(Excerpts from a spatial dataset)
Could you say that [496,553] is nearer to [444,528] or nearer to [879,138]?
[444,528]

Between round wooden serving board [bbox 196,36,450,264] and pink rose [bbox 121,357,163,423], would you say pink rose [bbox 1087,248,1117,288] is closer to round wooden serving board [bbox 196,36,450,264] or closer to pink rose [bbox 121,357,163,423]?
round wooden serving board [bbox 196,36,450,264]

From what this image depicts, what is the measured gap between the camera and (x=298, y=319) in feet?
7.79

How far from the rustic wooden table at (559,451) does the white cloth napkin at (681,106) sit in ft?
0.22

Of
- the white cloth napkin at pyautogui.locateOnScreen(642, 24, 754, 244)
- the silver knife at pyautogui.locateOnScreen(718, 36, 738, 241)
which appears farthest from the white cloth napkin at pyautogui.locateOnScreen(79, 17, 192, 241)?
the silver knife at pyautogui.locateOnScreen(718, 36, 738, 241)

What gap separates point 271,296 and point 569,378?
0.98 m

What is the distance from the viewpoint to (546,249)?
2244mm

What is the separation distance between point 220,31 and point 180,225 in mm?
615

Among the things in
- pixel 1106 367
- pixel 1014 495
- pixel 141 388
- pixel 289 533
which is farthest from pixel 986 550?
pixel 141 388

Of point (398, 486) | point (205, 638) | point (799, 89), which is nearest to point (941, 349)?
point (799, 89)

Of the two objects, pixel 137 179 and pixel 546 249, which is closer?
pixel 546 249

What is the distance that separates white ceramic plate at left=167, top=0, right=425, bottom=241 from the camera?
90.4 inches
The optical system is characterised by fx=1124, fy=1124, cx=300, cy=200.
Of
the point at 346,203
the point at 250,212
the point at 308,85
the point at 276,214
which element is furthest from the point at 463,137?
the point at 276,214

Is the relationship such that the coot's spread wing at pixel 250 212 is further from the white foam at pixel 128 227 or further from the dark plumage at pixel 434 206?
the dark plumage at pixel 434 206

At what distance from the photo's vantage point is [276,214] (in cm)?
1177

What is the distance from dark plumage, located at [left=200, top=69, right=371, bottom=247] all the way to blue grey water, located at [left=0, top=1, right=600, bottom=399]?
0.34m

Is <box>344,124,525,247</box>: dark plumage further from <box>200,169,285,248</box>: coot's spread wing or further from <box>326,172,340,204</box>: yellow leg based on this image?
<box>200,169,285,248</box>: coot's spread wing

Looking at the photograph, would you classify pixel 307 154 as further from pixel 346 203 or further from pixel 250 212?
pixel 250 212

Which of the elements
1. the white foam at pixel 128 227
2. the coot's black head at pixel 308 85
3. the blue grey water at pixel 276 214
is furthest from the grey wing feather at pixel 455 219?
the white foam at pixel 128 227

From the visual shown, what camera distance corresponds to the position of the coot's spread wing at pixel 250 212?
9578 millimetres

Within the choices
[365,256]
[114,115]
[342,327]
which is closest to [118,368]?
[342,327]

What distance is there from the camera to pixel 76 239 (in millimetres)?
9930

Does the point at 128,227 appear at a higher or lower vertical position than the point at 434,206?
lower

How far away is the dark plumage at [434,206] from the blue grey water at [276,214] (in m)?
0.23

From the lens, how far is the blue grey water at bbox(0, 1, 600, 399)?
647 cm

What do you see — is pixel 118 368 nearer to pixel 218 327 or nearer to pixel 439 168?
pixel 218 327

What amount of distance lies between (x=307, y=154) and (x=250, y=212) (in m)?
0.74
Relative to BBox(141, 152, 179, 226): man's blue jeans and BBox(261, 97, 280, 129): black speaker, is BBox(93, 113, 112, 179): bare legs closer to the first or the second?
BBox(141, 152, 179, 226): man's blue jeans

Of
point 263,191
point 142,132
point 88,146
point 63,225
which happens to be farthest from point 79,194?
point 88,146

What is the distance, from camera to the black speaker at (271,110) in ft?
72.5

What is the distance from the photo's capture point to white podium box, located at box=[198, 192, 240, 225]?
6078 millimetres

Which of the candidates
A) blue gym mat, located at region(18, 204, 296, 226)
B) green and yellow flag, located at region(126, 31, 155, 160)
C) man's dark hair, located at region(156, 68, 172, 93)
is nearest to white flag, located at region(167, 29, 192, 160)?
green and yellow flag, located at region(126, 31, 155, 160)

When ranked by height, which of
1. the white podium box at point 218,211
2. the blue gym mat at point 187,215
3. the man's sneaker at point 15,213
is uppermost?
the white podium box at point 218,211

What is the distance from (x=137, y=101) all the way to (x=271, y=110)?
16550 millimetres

WHAT YOU ARE ASKED TO DO = Reproduce verbatim the lines of the listing from the line containing "At what distance" through the line containing "6078 millimetres", with both of those lines included.

SOLUTION FOR THIS TASK =
At what distance from the photo's vantage point is [276,214] (in cm)?
1177

What is the distance from dark plumage, located at [left=200, top=69, right=371, bottom=247] all the way to blue grey water, located at [left=0, top=1, right=600, bottom=399]?
0.34m

Is <box>344,124,525,247</box>: dark plumage further from <box>200,169,285,248</box>: coot's spread wing or further from <box>326,172,340,204</box>: yellow leg based on this image?
<box>200,169,285,248</box>: coot's spread wing

Looking at the photograph, would you classify pixel 307 154 as further from pixel 346 203 or further from pixel 250 212?
pixel 250 212

Which of the elements
1. the white foam at pixel 128 227
2. the coot's black head at pixel 308 85
3. the blue grey water at pixel 276 214
is furthest from the grey wing feather at pixel 455 219?
the white foam at pixel 128 227

From the visual shown, what camera distance corresponds to the position of the coot's spread wing at pixel 250 212?
9578 millimetres

Within the choices
[365,256]
[114,115]
[342,327]
which is closest to [118,368]?
[342,327]

What distance is there from the camera to pixel 76 239 (in millimetres)?
9930

Does the point at 128,227 appear at a higher or lower vertical position than the point at 434,206?
lower

How far away is the dark plumage at [434,206] from the blue grey water at [276,214] (in m)?
0.23

From the lens, how far is the blue grey water at bbox(0, 1, 600, 399)?
647 cm

What do you see — is pixel 118 368 nearer to pixel 218 327 or nearer to pixel 439 168?
pixel 218 327

What amount of distance lies between (x=307, y=154) and (x=250, y=212) (in m)?
0.74
Relative to BBox(141, 152, 179, 226): man's blue jeans and BBox(261, 97, 280, 129): black speaker, is BBox(93, 113, 112, 179): bare legs closer to the first or the second?
BBox(141, 152, 179, 226): man's blue jeans

Of
point 263,191
point 142,132
point 88,146
point 63,225
which happens to be farthest from point 79,194?
point 88,146

What is the distance, from camera to the black speaker at (271,110) in ft?
72.5

What is the distance from the photo's capture point to white podium box, located at box=[198, 192, 240, 225]?
6078 millimetres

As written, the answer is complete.